SpaceX Resupply Mission Will Help ISS Crew Study a Whole Lot of Science

Commercial space service SpaceX’s Dragon spacecraft is scheduled to make its 14th commercial resupply mission to the International Space Station on behalf of NASA. The Dragon will be atop a Falcon 9 rocket and is scheduled for liftoff from Cape Canaveral Air Force Station in Florida no later than 4:30 p.m. Eastern time on Monday April 2, 2018, delivering a payload of 5,800 pounds (2,630 kilograms) of supplies, equipment and scientific research to the ISS crew.

Some of that cargo will facilitate scientific research on a dizzying array of subjects, ranging from the effects of severe thunderstorms on Earth to growing vegetables in space. It also will help the space station’s crew to test new materials and industrial processes in the harsh environment of space, and to evaluate a new medical technology for healing battlefield wounds.

Here are a few of the experiments being delivered by the mission:

Growing veggies in orbit: The resupply mission will enable ongoing research on growing food such as tomatoes, cabbage and lettuce in space. The Veggie Passive Orbital Nutrient Delivery System, an experiment will study a new way to deliver nutrients to plants. Tupperware, a manufacturer that’s more familiar as maker of those handy containers you store leftovers in, and Techshot, a space hardware company has been involved in development of the system.
Metal powder fabrication: Another experiment being transported on this flight will allow astronauts to study a process known as liquid-phase sintering. NASA compares it to building a sand castle on the beach with sand that’s just wet enough to stick together but instead of sand, liquid phase sintering uses metal powders. On Earth, sintering has applications in making automobile engine connecting rods and lubricating bearings. But the ISS crew will be looking at how the process works in the microgravity of space, with an eye to someday using it to erect buildings for a lunar base or manufacturing replacement parts for space vehicles and equipment during extraterrestrial exploration missions.
SpaceX launch Falcon 9 rocket
This illustration shows the variety of upper atmospheric phenomena powered by thunderstorms. The SpaceX flight will deliver the Atmosphere-Space Interactions Monitor, an orbital observatory that will study severe thunderstorms.
DTU SPACE; TGF: NASA
Investigating thunderstorms from above: The SpaceX flight will deliver equipment for the Atmosphere-Space Interactions Monitor, an orbital observatory that will study severe thunderstorms and their role in the Earth’s atmosphere and climate. From its vantage point in orbit, ASIM will gaze down upon exotic phenomena such as sprites, those mysterious bright flashes that occur in the mesosphere, a region about 31 to 53 miles (50 to 85 kilometers) above Earth’s surface.

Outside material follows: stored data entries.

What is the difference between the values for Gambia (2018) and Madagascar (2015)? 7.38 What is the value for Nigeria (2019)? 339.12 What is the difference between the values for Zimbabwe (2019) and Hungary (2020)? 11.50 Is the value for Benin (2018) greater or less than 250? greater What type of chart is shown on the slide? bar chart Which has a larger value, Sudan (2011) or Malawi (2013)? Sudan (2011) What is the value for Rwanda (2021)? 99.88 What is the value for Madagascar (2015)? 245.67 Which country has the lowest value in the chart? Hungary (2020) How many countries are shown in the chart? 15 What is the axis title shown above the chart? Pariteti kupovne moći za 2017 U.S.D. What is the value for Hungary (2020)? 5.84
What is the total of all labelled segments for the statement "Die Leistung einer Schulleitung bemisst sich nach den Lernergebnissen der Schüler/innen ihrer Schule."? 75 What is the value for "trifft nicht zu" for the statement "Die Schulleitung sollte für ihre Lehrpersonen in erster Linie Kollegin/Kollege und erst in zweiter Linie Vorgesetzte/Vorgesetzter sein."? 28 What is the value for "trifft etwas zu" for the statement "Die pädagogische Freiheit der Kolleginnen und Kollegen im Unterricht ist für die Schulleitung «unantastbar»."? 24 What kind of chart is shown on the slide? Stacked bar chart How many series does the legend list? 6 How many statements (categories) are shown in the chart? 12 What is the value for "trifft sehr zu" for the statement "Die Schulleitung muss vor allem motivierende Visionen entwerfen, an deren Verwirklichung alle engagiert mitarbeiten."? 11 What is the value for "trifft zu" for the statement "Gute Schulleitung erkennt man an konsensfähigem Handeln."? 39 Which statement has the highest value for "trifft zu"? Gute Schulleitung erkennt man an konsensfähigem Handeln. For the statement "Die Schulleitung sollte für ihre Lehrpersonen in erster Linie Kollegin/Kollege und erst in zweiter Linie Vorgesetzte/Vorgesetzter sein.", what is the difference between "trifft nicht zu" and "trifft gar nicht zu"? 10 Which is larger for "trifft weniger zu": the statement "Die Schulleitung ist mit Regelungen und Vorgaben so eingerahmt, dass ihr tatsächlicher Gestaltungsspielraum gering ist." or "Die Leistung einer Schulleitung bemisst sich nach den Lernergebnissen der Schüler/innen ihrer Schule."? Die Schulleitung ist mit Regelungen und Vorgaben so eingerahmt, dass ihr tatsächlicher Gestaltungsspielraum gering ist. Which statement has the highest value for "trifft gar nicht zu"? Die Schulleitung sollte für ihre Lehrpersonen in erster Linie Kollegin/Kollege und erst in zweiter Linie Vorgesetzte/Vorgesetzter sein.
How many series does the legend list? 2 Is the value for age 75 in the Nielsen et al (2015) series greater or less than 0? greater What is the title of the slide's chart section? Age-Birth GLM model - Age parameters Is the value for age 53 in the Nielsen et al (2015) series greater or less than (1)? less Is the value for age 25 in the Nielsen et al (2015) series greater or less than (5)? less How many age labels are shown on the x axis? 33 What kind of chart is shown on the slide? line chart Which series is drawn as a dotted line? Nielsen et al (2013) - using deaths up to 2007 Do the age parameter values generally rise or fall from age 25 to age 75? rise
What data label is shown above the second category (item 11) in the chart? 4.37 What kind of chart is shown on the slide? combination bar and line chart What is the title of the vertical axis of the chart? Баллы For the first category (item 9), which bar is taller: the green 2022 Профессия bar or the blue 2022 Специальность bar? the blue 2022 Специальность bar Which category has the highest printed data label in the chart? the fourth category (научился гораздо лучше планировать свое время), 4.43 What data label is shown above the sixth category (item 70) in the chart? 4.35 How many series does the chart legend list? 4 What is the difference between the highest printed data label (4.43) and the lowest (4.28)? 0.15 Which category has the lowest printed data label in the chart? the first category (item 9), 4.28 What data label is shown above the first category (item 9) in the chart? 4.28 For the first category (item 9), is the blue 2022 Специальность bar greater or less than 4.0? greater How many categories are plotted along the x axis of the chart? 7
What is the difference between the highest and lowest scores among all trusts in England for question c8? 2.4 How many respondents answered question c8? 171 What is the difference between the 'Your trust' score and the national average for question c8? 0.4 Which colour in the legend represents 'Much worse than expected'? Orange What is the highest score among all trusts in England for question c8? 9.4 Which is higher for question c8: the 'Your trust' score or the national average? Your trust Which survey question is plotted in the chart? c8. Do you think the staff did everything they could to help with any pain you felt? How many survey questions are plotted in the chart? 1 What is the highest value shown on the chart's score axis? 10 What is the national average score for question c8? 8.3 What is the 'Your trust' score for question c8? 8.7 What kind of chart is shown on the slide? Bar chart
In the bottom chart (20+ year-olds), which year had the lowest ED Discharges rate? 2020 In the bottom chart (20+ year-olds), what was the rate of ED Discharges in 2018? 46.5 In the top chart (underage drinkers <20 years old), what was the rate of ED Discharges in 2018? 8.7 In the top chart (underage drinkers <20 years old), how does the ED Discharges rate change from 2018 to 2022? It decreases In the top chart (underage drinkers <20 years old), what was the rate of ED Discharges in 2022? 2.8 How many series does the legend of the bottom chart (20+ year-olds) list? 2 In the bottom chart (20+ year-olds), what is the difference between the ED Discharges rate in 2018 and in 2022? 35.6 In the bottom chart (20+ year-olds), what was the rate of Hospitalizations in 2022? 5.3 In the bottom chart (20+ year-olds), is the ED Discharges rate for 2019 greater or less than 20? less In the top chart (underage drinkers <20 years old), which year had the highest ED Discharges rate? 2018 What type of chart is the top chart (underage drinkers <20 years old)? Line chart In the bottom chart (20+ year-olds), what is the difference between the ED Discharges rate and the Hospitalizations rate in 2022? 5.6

ASIM also will observe blue jet lightning, which shoot upward as far as 12 miles (19 kilometers) into the sky from the top of a thunderstorm cloud, and elves, which are donut-shaped light flashes that span for miles.
How well materials work in space: If you’re going to send a satellite or a spacecraft into the cosmos, you want to know in advance whether the stuff that it’s made of will survive the harsh environment of space. The Materials ISS Experiment Flight Facility will do just that. It’s designed to test how well coatings and other components perform when exposed to the high levels of radiation, heat and cold, bombardment with charged particles and even collisions with micro-meteoroids in orbit.
Drug research: Just because a drug has a certain effect when taken on Earth, that doesn’t mean that it will work the same way in space. This experimental project has an unwieldy moniker, Comparative Real-time Metabolic Activity Tracking for Improved Therapeutic Assessment Screening Panels, but the idea behind it is a lot simpler. Metabolic Tracking, as it’s known for short, will allow the crew of ISS to study the effects of microgravity on the metabolic effect of five different pharmaceuticals.
Fixing wounds: On battlefields back on Earth, there’s a continual struggle to find ways to keep soldiers alive after they suffer increasingly horrific wounds caused by today’s high-tech killing technology, or from infections that develop before they can be evacuated. That’s where NanoRacks Module 74 Wound Healing might save a lot of warriors. The experiments will test a patch containing an antimicrobial hydrogel — it promotes wound healing even as it acts as a scaffold for regenerating tissue. That’s something no existing bandage can do.